- [The problem]:
Substitute "camera operator" for "photographer" in the data starting at the line containing "As observed here, what" and ending at the final line of the data. Reproduce those lines with no other change.

--- Start of Input ---

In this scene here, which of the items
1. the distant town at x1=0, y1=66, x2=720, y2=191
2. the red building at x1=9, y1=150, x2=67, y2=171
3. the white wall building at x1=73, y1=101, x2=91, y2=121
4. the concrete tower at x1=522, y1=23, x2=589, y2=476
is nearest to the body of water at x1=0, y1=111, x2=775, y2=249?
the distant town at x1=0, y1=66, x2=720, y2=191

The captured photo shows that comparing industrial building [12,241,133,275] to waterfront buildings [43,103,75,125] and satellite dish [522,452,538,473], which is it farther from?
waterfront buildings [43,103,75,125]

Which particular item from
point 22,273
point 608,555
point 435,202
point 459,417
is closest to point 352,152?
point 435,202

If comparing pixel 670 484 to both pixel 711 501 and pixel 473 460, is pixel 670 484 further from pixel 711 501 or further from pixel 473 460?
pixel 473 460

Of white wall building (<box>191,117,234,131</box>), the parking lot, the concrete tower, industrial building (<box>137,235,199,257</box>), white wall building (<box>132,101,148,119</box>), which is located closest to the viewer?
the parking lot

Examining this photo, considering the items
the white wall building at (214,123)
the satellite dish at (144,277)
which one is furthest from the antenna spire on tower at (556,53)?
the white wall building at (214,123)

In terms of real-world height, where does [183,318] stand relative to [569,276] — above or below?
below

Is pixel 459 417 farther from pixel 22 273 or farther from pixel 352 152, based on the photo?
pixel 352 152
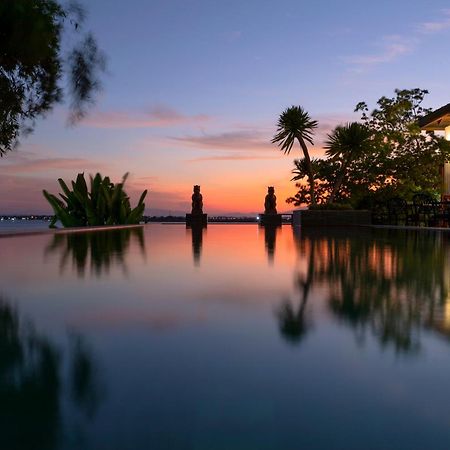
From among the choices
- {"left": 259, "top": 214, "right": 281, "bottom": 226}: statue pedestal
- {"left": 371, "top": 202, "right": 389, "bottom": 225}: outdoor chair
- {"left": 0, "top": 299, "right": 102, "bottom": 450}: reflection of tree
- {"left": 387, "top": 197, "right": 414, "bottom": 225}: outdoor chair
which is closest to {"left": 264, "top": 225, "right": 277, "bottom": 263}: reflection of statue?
{"left": 0, "top": 299, "right": 102, "bottom": 450}: reflection of tree

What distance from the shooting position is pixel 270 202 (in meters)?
29.4

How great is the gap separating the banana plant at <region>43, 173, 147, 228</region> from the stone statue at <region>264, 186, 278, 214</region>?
9096 mm

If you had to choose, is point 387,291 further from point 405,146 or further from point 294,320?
point 405,146

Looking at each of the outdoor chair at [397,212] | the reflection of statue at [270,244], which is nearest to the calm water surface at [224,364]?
the reflection of statue at [270,244]

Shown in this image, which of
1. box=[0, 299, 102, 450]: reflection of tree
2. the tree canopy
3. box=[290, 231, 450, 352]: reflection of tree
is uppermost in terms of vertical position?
the tree canopy

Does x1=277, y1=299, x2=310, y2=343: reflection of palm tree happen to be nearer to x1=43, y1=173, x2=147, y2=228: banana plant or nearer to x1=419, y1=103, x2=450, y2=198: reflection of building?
x1=43, y1=173, x2=147, y2=228: banana plant

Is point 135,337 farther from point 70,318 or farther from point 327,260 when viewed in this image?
point 327,260

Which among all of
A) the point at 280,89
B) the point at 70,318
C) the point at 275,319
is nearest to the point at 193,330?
the point at 275,319

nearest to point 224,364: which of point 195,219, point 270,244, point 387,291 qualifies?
point 387,291

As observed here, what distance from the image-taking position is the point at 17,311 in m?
3.82

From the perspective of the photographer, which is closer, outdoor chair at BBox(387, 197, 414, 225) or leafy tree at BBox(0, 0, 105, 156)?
leafy tree at BBox(0, 0, 105, 156)

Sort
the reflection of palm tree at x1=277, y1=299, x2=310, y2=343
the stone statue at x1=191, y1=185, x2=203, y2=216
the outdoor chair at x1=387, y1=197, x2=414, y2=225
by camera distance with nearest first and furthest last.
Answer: the reflection of palm tree at x1=277, y1=299, x2=310, y2=343 → the outdoor chair at x1=387, y1=197, x2=414, y2=225 → the stone statue at x1=191, y1=185, x2=203, y2=216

--- End of Input ---

- [The solution]:
As observed here, what distance from the image-taking position is the point at 17,311 in m?
3.82

From the perspective of the camera operator, which is closer, outdoor chair at BBox(387, 197, 414, 225) or leafy tree at BBox(0, 0, 105, 156)?
leafy tree at BBox(0, 0, 105, 156)

Sort
the reflection of palm tree at x1=277, y1=299, x2=310, y2=343
the stone statue at x1=191, y1=185, x2=203, y2=216
the outdoor chair at x1=387, y1=197, x2=414, y2=225
by camera distance with nearest first and furthest last.
Answer: the reflection of palm tree at x1=277, y1=299, x2=310, y2=343 → the outdoor chair at x1=387, y1=197, x2=414, y2=225 → the stone statue at x1=191, y1=185, x2=203, y2=216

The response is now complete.